They stood on the shore, watching the waters lap at the edge. A man preached salvation from the boat, his voice amplified in reflection across the water. Being people with great knowledge of their trades but little formal education, the crowd was not, shall we say, transfixed by his words. Their concerns were more temporal, given the night they had just lived through. What would their children eat? And once we get today’s needs met, how will we meet tomorrow’s? Such struggling day-to-day gets old, and the man’s promises to get them out did not ring true.
William Percy returned to his father, telling him that the sharecroppers on the levy had to be evacuated. He had found river boats to transport them to Greenville or Memphis. Once the flood was over, they could come back. Once the flood was over, the planters would need the labor to get their fields back into shape.

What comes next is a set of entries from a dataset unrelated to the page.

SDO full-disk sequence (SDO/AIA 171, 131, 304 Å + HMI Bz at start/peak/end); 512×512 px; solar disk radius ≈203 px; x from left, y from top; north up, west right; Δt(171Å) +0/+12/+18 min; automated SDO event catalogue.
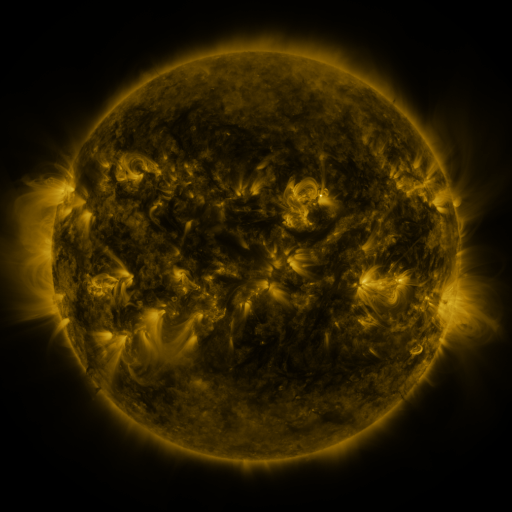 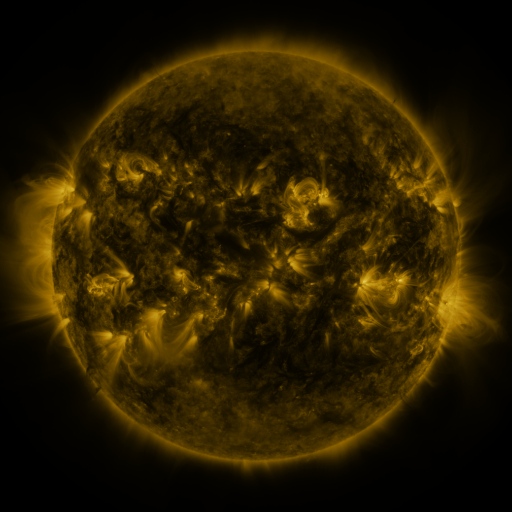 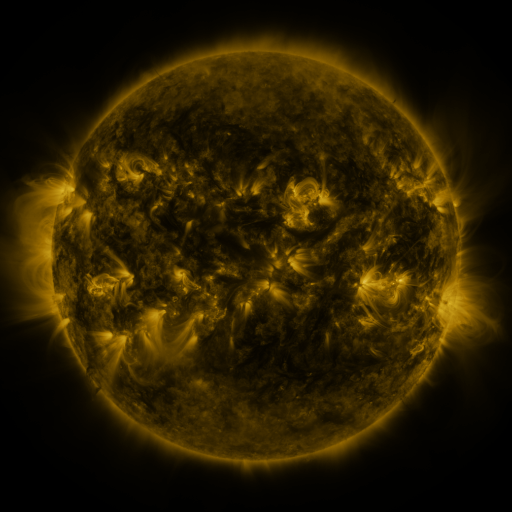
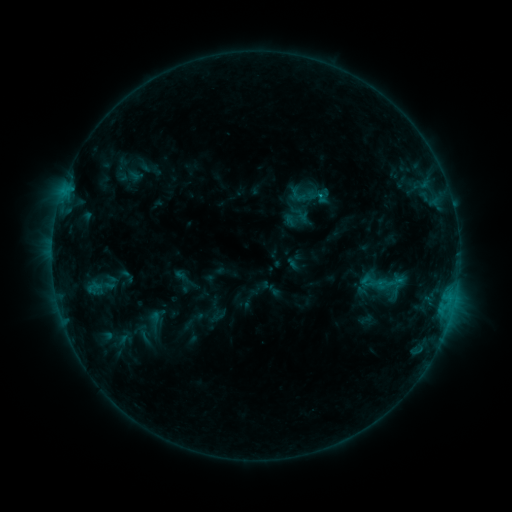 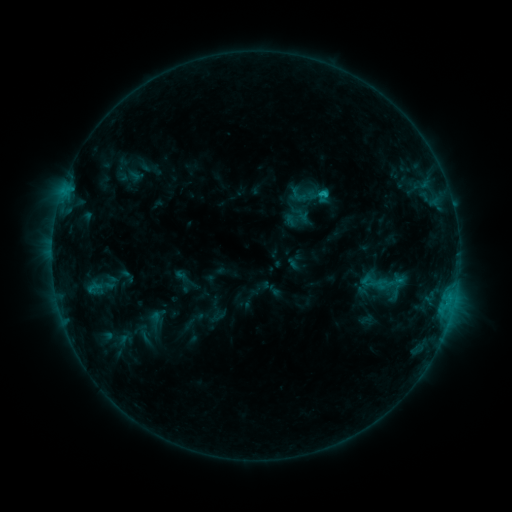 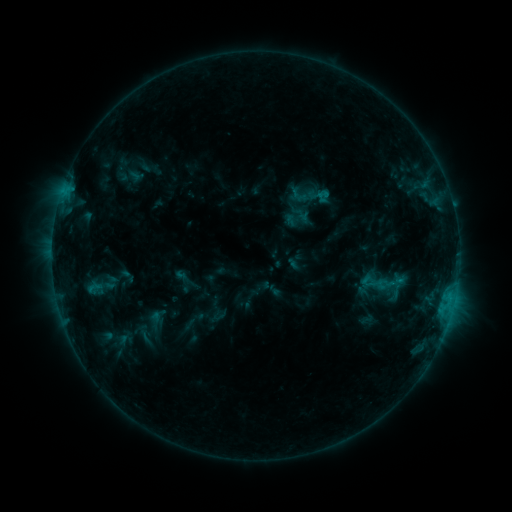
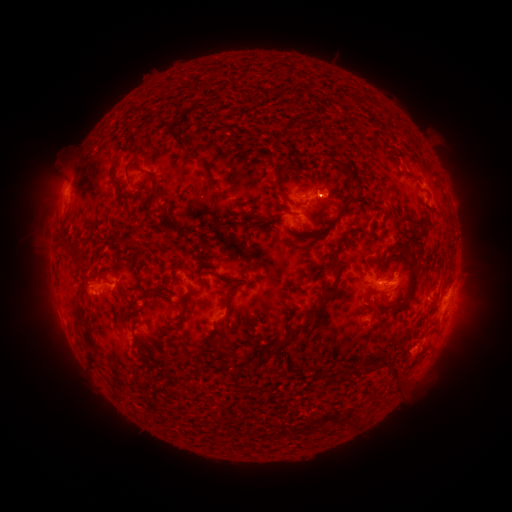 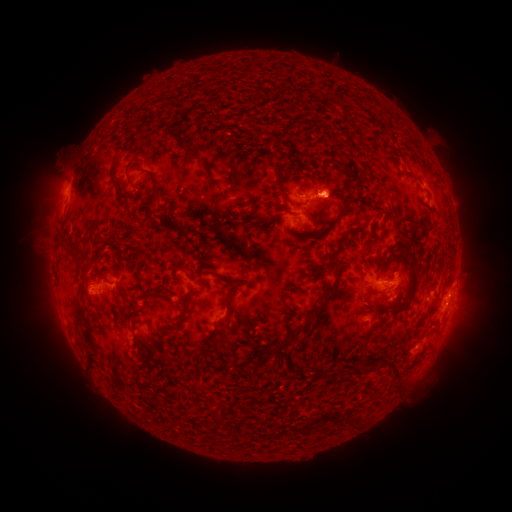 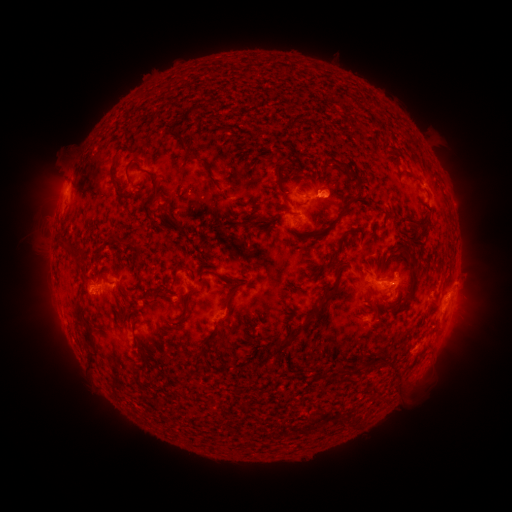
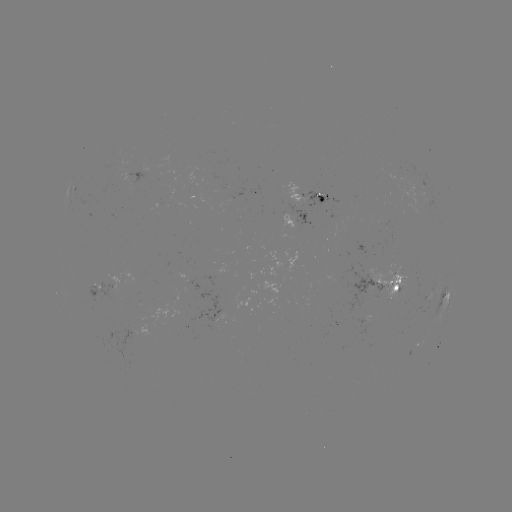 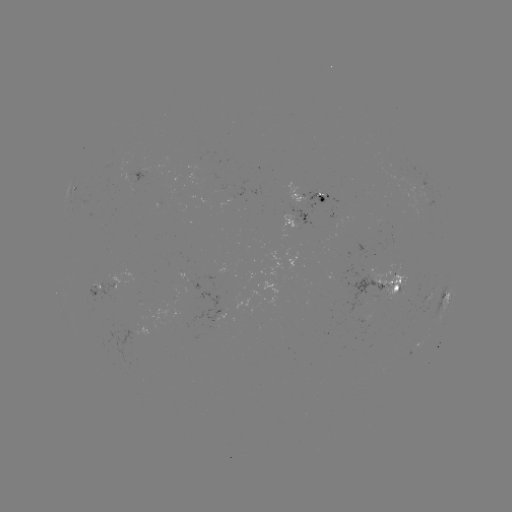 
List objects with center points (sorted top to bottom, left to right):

The planters had no faith that the sharecroppers, once they had started a trip north, would ever return. These people, their labor, was the planters’ capital for all intents and purposes. No matter what the 13th Amendment said, they could not be allowed to go. Percy’s father said no; dysentery, disease, and starvation plagued the people on the levy, and William’s faith was shattered.
Before 1927 there was 27, or somewhere there abouts. On the shores of Lake Genneserat, Mary and Joseph’s boy preached salvation to laborers. Their capital was in their boats and nets, not the labor of others, yet they feared for tomorrow after a night with no catch. They listened but did not hear the words of the preacher until he told them to drop their nets one more time and proved that in matters temporal they would always be ok. Now it was time to abandon their capital, to let go of what had not been theirs in the first place. It would be like telling Charlie Parker to go pawn his horn, not an easy thing to do or to live with.
Percy looked back on the courage of those fishermen. He looked at where it took them: crucified upside down, homeless in Patmos. Not exactly the sweetness and light we were hoping for. But at the end, Percy hopes, their pursuit of justice brought them peace, a peace which cannot be bought or built with all the resources in the world. Their capital blown away, they were left with what was real.